Tough – There’s no point in being the healer if you’re bleeding on the ground with the rest of your party. Tough bolts up to 40HP onto a character’s maximum HP total, increasing the toughness of most characters by a significant amount. 

Spells that Synergize

Healing Word – Heal an ally as a bonus action, using only speech, no somatic components are needed. More on this below. 

Misty Step – Bonus action teleport to your ally’s side, then heal them using your action. 

Strategies for Maximizing Healer Effectiveness

Healing Word and Healer

5e has a restriction on casting more than a single leveled spell per character turn. Even ways that, in past editions, have traditionally been ways around this such as quickened spells, now only allow a character to cast one spell and one cantrip. 

As there are no cantrips that directly restore HP, this means there is no way for a character to cast two healing spells in a single turn. 

However, a character with access to Healing Word, a basic level 1 healing spell that casts as a bonus action at a range of up to 60ft and requires no hands free to cast, and the Healer feat, can now heal two party members per turn with little to no effort. 

It’s incredibly easy, as well. Healer heals the first creature, as long as they’re within 5ft, and your shouted words of encouragement heals the second. 

The only issue here is access to your healing kit. The item only weighs 3 lbs, so having it hanging from your pack or belt and easily accessible shouldn’t be a problem. What matters is having hands open to use it. Just make sure to keep a hand free, and chat with your DM about in-combat healing.  

Healing Efficiency and Short Rests  

Hopefully, this guide has opened your eyes to how the Healer feat is a surprisingly efficient method of keeping a party alive and healthy through all their trials and tribulations. 

It’s worth pointing out that the feat becomes much more effective if your party has regular access to short rests. 

Consider.
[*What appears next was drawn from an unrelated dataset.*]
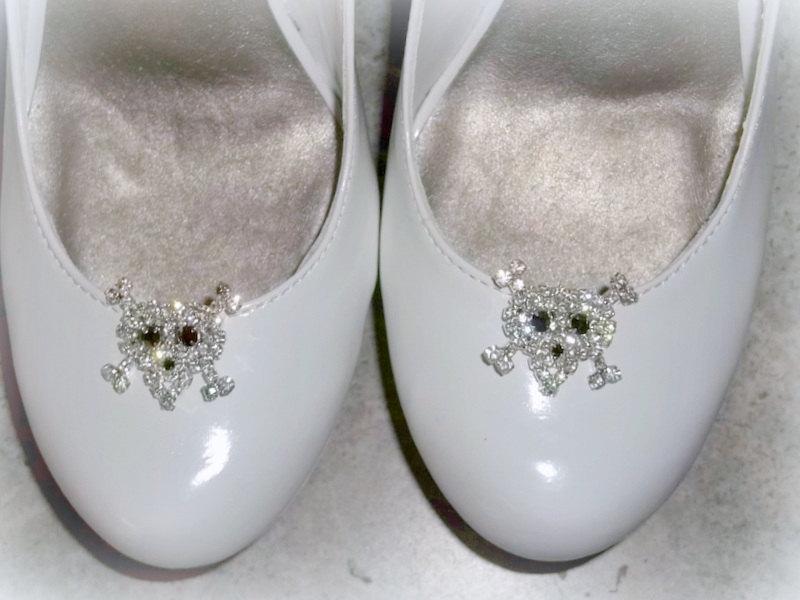 Mariage - Skull and Crossbones shoe clips, bridal, wedding, prom, goth wedding, halloween, shoe clips, rhinestone shoe clips, clips for bridal shoes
In an average 4 person party, adventuring at level 5, the Healer feat heals, on average, 50hp in a typical day. (12.5 per party member.)
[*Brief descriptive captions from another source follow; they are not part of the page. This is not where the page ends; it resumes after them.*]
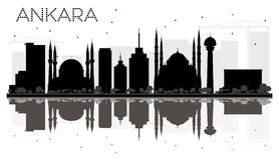 Ankara miasta linii horyzontu czarny i biały sylwetka z odbiciami Zdjęcie Stock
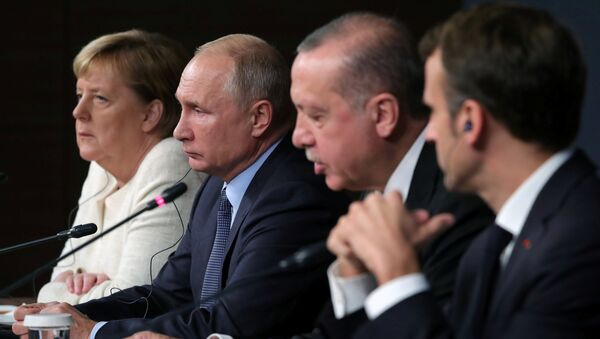 German Chancellor Angela Merkel, Russian President Vladimir Putin, Turkish President Tayyip Erdogan and French President Emmanuel Macron attend a news conference at the Syria summit in Istanbul, Turkey, October 27 2018. - Sputnik Italia
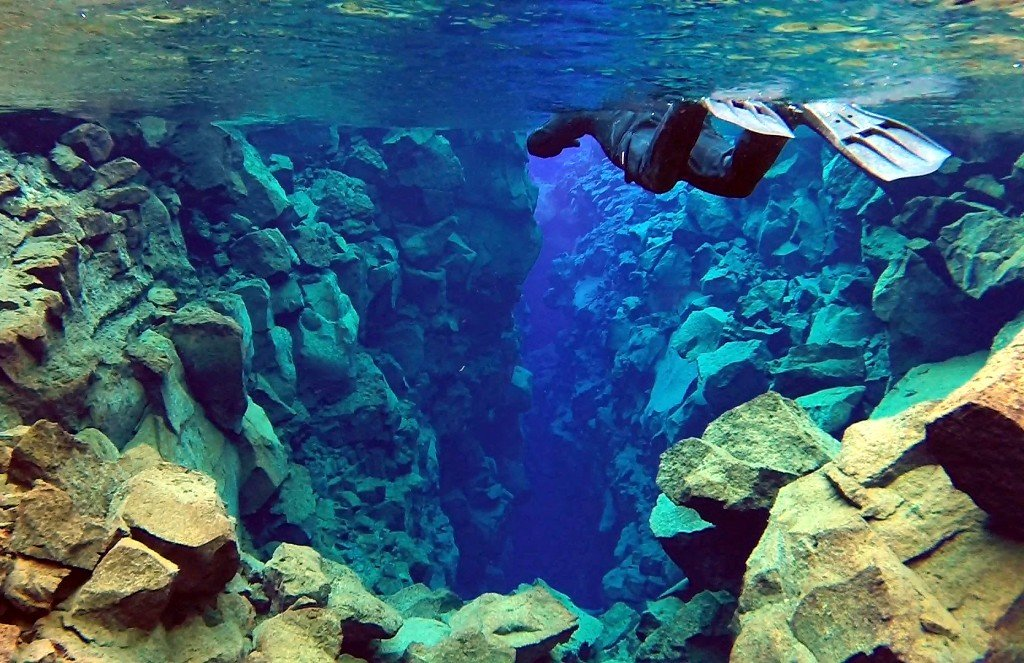 Silfra fissure snorkeling tour Iceland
A short rest lets the healer do it all again, healing everyone a second time and restoring another 50hp to the party. 

Your average level 5 party might have around 160 total HP, shared between its 4 members, taking into account class differences. The Healer feat just brought back two-thirds of those. For the total cost of 4 gold. 1 gold per character. That’s pretty strong and only gets stronger for every rest the party takes.    

Final Thoughts on Healer

The Healer feat is a well-designed feat that has incredible potential if used correctly, balanced out by player agency and certain styles of campaign. 
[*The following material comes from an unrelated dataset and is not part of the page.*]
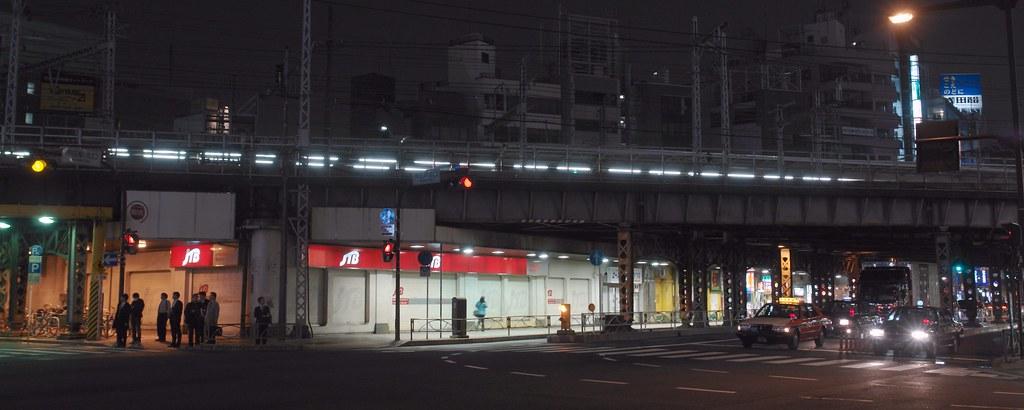 JR kanda station crossroad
No party is ever going to suffer by having a PC take the Healer feat. The healing alone is so cost-efficient that it’s hard to criticize. But where the feat really shines is situations where other forms of healing are hard to come by. 

If your GM is running a campaign that has restrictions on magical healing, like Dark Sun, or if the party’s magical characters have little option for healing spells, such as Warlocks, then having a source of available healing shoots way up in value. Save a life. Take the Healer feat.